Over the past nine months, investors have pumped in hundreds of crores of rupees into hyperlocal groceries and food start-ups such as Grofers (Locodel Solutions Pvt. Ltd), PepperTap (Nuvo Logistics Pvt. Ltd), TinyOwl (TinyOwl Technology Pvt. Ltd) and Swiggy (Bundl Technologies Pvt. Ltd), betting that some of these nascent companies can become as valuable as Flipkart and Snapdeal, which are valued at $15 billion and $4.5 billion, respectively.
Some hyperlocal start-ups have said that over time they will expand from delivering groceries and food to all kinds of products such as electronics and apparel as well.
This is partly why the large e-commerce companies are entering this business, to counter the competition that hyperlocal start-ups may pose. In all, more than 25 food and grocery delivery start-ups have together raised more than $160 million over the past 10 months or so, according to Tracxn, a start-up tracker.
While hyperlocal start-ups have become popular with investors, there are concerns that grocery and food delivery start-ups will find it tough to ever make profits because of their unproven business models, leading some analysts to forecast a consolidation among these firms.
What may nudge consolidation is the hyperlocal push planned by Flipkart, Snapdeal and Paytm. All three companies are also considering investing in hyperlocal start-ups to complement their own planned offerings, the three people cited above said.
“There is a lot of interest in hyperlocal start-ups. Even though everyone knows it’s an overcrowded space, the market is big and no one wants to miss out. Flipkart and Snapdeal, especially, have reached out to several hyperlocal start-ups to explore potential investments.

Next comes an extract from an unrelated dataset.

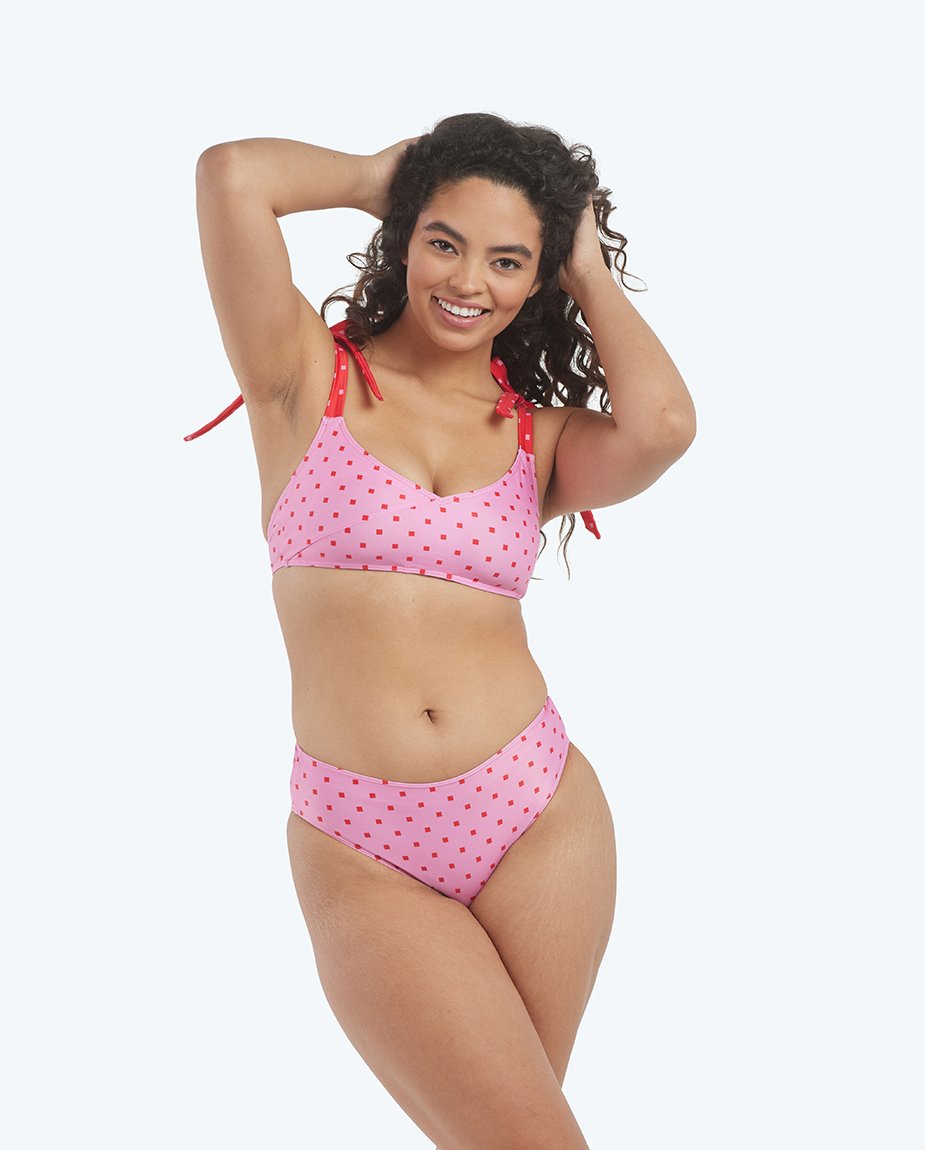 The Tie Marina Bikini Top - Main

They want to get in early in case any of these guys become big (in value) or even pose a threat, however small, to their business,” one of the three said.
Some experts say mergers and acquisitions among hyperlocal start-ups are inevitable, regardless of whether the large e-commerce companies enter the business.
“Consolidation will happen irrespective of the fact that large e-commerce companies are entering the space,” said Rutvik Doshi, director at Inventus Capital Partners. “But they might not be a serious threat to the smaller players in the market given it is not their primary business. When companies have a lot of cash, they experiment. There is no need for them to rush into it right now when their primary business is still growing.”